Problema breve a:
Indica si cada afirmación coincide con el fragmento sobre la economía mexicana. Responde sí o no y cita textualmente las palabras que lo deciden. (i) El PIB de México cayó 8.3 puntos porcentuales en 2020. (ii) Rolando Cordera calificó el crecimiento del periodo neoliberal como "desarrollo estabilizador". (iii) Según el presidente, México enfrentó la crisis recurriendo a deuda.

Fragmento seleccionado:
□ □ □ □

CÉSAR VELÁZQUEZ ROBLES (Sinaloa). Supongo que algo de pena debe sentir hoy el presidente López Obrador cuando recuerda sus palabras de que “patentaría” el modelo económico seguido por México para enfrentar la crisis económica, pues sin necesidad de recurrir a deuda –al contrario de lo que ocurrió con una gran cantidad de países— según él, logró sortear los efectos más dramáticos de la caída de la actividad productiva, garantizar la estabilidad y mantener importantes expectativas de crecimiento sostenido. Resulta que no, que no habrá tal crecimiento, que las expectativas se están desinflando, que los factores endógenos no están alentando la expansión de la planta productiva, y que los factores exógenos, principalmente el dinamismo de la economía estadounidense, no están siendo los factores de arrastre de la economía nacional. Un hecho es revelador del fracaso del programa económico, del modelito a patentar: México será uno de los pocos países en el mundo cuyo producto interno bruto no recuperará este 2022 los niveles previos al estallido de la crisis económica y sanitaria estallada hace dos años.
La caída de 8.3 puntos porcentuales del PIB en 2020 no alcanzará a ser compensada con una recuperación del orden del cinco por ciento en 2021 y con un decepcionante máximo de dos puntos en 2022, según pronósticos de algunas entidades financieras. Así que habrá que esperar hasta 2023 para ver si se logra recomponer el rumbo y se cierra el ciclo sexenal en 2024 con algo de crecimiento. Es dudoso a estas alturas porque el gobierno, lejos de buscar convergencias estratégicas para gestionar de manera adecuada las interdependencias entre los agentes productivos, se ha dedicado con mucho empeño a destruir capital social, esto es, las relaciones de confianza y de cooperación en que se finca una parte importante de la expansión del aparato productivo. Así están las cosas: tanto que se criticó el magro crecimiento de la economía mexicana durante todo el periodo neoliberal, de apenas un dos por ciento, y que Rolando Cordera calificó como “estancamiento estabilizador”, para que ahora sea añorado, visto con nostalgia ante la perspectiva sombría de un crecimiento cero a lo largo del sexenio.

□ □ □ □

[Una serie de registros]
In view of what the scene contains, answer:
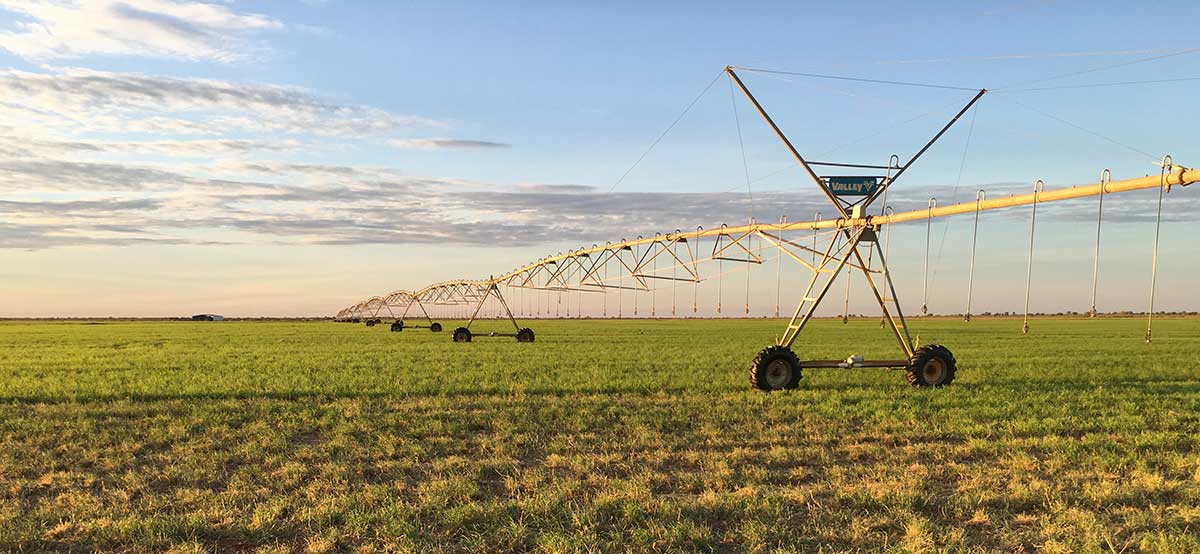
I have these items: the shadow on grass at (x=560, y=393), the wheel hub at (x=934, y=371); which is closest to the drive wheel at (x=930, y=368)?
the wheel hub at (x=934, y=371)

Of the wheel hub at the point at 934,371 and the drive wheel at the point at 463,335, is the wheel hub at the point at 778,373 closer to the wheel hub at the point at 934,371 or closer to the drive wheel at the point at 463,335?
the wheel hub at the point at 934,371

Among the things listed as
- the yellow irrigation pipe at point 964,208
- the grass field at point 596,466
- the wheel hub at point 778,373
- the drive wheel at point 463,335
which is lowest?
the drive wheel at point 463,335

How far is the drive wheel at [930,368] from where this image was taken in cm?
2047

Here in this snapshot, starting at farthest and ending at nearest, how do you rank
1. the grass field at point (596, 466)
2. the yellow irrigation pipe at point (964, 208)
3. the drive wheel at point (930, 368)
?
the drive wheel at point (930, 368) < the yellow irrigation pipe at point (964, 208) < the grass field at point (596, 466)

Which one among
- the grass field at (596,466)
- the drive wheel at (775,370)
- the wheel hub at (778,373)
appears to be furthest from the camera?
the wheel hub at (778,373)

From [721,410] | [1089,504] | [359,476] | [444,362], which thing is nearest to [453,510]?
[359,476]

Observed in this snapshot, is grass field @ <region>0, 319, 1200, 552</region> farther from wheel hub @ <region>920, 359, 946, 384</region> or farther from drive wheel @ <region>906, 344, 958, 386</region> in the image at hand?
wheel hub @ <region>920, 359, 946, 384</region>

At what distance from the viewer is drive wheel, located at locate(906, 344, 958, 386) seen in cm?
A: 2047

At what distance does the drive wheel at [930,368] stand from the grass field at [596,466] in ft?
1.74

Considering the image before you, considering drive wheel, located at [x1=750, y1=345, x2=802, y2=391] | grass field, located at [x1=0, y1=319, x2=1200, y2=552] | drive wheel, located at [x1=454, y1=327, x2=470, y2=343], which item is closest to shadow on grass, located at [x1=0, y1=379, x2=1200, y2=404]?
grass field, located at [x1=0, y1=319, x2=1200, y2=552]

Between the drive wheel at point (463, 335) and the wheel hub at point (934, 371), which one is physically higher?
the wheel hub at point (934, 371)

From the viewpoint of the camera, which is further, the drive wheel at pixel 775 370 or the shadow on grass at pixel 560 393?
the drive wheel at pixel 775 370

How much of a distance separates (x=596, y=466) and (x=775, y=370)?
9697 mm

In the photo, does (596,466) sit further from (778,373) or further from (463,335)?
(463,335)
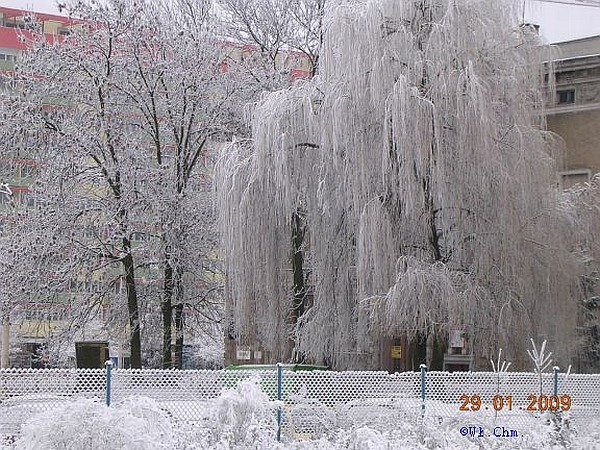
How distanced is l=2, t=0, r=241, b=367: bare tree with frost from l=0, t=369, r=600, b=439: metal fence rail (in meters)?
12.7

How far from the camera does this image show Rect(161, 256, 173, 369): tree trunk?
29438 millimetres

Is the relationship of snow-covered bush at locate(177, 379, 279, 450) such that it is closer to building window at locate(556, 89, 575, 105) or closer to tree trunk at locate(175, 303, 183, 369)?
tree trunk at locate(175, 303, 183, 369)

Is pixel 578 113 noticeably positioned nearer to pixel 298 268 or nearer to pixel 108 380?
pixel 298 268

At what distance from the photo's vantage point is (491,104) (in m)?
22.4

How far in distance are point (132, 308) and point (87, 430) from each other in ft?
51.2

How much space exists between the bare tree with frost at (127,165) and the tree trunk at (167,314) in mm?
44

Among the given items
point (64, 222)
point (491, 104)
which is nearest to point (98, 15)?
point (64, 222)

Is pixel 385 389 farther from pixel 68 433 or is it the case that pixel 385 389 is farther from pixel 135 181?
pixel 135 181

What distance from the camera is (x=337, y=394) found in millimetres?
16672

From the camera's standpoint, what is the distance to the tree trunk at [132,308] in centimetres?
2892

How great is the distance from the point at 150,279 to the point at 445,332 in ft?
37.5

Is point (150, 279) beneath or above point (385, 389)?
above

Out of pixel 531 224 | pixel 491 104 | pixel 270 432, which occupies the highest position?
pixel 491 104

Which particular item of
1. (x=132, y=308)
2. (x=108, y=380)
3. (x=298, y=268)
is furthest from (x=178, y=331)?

□ □ □ □

Problema breve b:
Calcula cuántas líneas del listado contienen la cadena "located". Responde solo con el número.

Solución escrita a:
(i) Sí: "La caída de 8.3 puntos porcentuales del PIB en 2020".
(ii) No: "que Rolando Cordera calificó como “estancamiento estabilizador”".
(iii) No: "sin necesidad de recurrir a deuda".

Solución escrita b:
3